Цитируемый текст:
-*-*-

"Волшебная лампа Аладдина" Бориса Рыцарева (СССР, 1966)

Jun 02, 2011 22:34

Среди советских детских фильмов-сказок есть немалое число жемчужин идейно-эстетического дендизма.
Началось всё с таких фильмов, как «Каин XVIII» Надежды Кошеверовой (1963) и «Обыкновенное чудо» Эраста Гарина и Хеси Локшиной (1964). Это были всегда чем-то сходные сказки, составленные из условного пространства (даже не заграничного, а просто из другого измерения), вычурных и одновременно подчёркнуто условных декораций и героини-принцессы решительно непролетарского поведения. Посредством лукавых детских сказочек славная когорта кино-жрецов открытого упадничества и эстетического разврата возвела в культ мелкобуржуазные фенечки и завитушечки, которыми отныне любовно декорировали свои фильмы все Творцы, задавшиеся целью раздразнить вкус зрителей и вновь эстетизировать подробности богемного быта.
Немалою любовью и вниманием моей мамы пользовался «Король-олень» Павла Арсенова (1969), особенно после того, как звезда фильма Валентина Малявина порезала себе вены из-за актёра Александра Кайдановского.
Лично я с раннего детства чрезвычайно высоко ставила «Царевича Прошу» Надежды Кошеверовой (1974), поскольку втайне одобряла целеустремлённость тамошнего злодея.
Но был фильм, сюжету которого я долгое время не придавала значения, настолько меня очаровывала визуальная составляющая, когда на экране соединялись нежность акварели с броским минимализмом хай-тека.









«Волшебная лампа Аладдина» Бориса Рыцарева (1966) не то чтобы отстоит чуть в стороне от дендистского направления, к которому принадлежит как одно из главнейших украшений. Просто этот фильм немножко “над” игривой фантазией художников, желавших парить духом средь сфер, но всё-таки начинавших свой полёт со стартовых площадок современности - откуда-то с мраморных станций метрополитена или из отблесков заиндевевших витрин новогодних столичных универмагов, отчего в их условных мирах угадывался фон традиционной мечты о празднике и красоте.

-*-*-

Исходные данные
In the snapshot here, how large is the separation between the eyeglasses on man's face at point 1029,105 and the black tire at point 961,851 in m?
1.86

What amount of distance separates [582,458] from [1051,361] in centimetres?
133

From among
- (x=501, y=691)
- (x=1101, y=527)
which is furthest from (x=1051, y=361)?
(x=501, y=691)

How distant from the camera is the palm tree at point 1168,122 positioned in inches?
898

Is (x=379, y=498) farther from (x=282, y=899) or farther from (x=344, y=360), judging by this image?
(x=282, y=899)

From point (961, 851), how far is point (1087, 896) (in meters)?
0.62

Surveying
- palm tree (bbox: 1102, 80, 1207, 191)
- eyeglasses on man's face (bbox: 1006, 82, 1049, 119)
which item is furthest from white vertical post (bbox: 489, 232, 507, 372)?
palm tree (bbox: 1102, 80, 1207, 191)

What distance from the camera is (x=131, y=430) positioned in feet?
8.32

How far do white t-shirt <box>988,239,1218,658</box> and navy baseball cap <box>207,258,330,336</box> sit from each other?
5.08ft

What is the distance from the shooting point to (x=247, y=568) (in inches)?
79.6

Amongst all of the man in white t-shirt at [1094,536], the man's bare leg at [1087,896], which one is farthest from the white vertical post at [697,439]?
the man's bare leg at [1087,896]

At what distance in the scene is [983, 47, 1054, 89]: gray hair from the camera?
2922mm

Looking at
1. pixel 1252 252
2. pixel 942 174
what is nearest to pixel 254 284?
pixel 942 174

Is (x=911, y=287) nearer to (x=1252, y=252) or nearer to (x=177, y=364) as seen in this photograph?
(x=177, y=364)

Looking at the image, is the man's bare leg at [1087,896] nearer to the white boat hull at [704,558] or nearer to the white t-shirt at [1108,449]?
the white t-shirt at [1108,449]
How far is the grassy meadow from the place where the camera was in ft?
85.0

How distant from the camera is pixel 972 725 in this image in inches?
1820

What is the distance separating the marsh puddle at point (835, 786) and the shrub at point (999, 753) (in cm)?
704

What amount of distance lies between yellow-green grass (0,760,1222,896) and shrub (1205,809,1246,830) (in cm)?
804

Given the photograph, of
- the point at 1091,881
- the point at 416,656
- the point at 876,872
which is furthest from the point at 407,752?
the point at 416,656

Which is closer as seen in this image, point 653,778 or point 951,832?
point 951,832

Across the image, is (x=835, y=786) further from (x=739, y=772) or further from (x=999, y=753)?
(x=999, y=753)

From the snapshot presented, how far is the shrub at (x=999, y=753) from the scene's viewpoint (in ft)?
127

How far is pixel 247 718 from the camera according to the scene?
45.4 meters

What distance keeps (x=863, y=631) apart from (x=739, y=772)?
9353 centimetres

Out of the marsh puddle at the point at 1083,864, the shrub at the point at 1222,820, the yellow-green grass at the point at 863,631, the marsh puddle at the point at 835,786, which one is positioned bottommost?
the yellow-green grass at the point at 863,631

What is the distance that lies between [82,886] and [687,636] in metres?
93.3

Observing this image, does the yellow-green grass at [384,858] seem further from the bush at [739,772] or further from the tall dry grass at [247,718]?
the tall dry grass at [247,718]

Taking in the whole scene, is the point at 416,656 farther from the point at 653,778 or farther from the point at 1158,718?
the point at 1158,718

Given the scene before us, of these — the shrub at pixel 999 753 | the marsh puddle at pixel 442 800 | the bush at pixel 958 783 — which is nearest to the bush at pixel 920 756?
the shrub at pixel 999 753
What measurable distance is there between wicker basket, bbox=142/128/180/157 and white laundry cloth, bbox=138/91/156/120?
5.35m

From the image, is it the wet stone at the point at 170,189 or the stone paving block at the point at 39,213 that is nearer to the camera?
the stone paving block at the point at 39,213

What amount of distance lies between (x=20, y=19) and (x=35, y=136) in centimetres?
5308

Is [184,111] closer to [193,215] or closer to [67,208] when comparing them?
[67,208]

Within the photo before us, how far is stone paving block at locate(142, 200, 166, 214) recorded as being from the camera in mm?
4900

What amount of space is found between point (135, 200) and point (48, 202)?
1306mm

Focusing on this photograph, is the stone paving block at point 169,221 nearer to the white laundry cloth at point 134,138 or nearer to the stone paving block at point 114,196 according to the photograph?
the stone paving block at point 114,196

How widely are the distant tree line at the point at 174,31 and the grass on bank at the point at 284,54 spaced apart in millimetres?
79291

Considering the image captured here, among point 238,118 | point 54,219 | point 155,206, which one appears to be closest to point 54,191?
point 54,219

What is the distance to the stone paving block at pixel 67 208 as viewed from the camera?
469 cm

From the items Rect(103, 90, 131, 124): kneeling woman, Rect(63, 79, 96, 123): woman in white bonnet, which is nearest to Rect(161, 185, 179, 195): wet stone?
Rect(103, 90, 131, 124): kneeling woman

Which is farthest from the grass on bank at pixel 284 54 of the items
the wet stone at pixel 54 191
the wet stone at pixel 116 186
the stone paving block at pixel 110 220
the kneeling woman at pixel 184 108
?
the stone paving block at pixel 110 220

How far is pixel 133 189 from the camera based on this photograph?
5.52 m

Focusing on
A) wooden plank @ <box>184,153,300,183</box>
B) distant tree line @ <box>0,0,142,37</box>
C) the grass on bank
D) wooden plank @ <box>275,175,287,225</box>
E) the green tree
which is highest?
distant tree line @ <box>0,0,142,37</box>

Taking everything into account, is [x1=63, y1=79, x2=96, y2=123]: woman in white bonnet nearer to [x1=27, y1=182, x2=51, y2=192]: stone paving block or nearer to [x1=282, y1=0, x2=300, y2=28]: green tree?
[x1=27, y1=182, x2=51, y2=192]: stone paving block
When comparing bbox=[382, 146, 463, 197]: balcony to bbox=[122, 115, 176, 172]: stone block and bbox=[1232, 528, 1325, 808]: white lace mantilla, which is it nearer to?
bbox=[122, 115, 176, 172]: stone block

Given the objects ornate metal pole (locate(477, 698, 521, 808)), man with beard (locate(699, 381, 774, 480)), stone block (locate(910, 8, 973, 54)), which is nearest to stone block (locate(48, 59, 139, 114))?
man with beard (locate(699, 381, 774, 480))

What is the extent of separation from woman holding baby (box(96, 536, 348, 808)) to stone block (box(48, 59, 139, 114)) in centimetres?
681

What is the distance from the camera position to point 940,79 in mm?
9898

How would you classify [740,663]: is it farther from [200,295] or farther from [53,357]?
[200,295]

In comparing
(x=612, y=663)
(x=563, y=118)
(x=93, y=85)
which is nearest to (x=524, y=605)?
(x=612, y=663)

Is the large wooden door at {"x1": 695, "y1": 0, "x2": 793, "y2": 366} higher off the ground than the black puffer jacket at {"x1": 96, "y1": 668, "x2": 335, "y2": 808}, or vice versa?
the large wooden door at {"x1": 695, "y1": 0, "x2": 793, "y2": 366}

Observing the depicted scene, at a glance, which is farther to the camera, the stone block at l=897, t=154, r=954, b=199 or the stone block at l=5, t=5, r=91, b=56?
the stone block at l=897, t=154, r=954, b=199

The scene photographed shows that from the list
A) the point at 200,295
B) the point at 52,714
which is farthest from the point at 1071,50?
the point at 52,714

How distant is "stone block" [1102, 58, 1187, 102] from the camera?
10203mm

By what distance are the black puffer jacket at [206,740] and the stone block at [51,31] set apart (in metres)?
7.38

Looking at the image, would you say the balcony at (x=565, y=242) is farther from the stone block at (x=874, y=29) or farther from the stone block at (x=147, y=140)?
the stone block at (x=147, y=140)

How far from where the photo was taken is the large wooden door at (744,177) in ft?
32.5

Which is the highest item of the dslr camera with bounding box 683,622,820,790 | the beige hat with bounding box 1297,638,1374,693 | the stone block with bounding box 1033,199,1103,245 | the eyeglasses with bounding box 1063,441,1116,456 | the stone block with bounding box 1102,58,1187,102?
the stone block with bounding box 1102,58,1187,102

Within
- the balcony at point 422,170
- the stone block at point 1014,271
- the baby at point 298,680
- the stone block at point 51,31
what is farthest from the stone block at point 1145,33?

-*-*-

Задания:
1) Проверьте по заметке о советских фильмах-сказках три утверждения: (а) «Обыкновенное чудо» вышло в 1964 году; (б) «Король-олень» снял Борис Рыцарев; (в) «Царевича Прошу» сняла Надежда Кошеверова. На каждое ответьте «да» или «нет» и дословно процитируйте решающие слова заметки.
2) Выведите без изменений отрывок заметки о советских фильмах-сказках между словами «Лично я с раннего» и «броским минимализмом хай-тека.», включая сами эти слова.
Листинг здесь ни при чём.

Ответы:
1)
(а) Да: «„Обыкновенное чудо“ Эраста Гарина и Хеси Локшиной (1964)».
(б) Нет: «„Король-олень“ Павла Арсенова (1969)».
(в) Да: «„Царевича Прошу“ Надежды Кошеверовой (1974)».

2)
Лично я с раннего детства чрезвычайно высоко ставила «Царевича Прошу» Надежды Кошеверовой (1974), поскольку втайне одобряла целеустремлённость тамошнего злодея.
Но был фильм, сюжету которого я долгое время не придавала значения, настолько меня очаровывала визуальная составляющая, когда на экране соединялись нежность акварели с броским минимализмом хай-тека.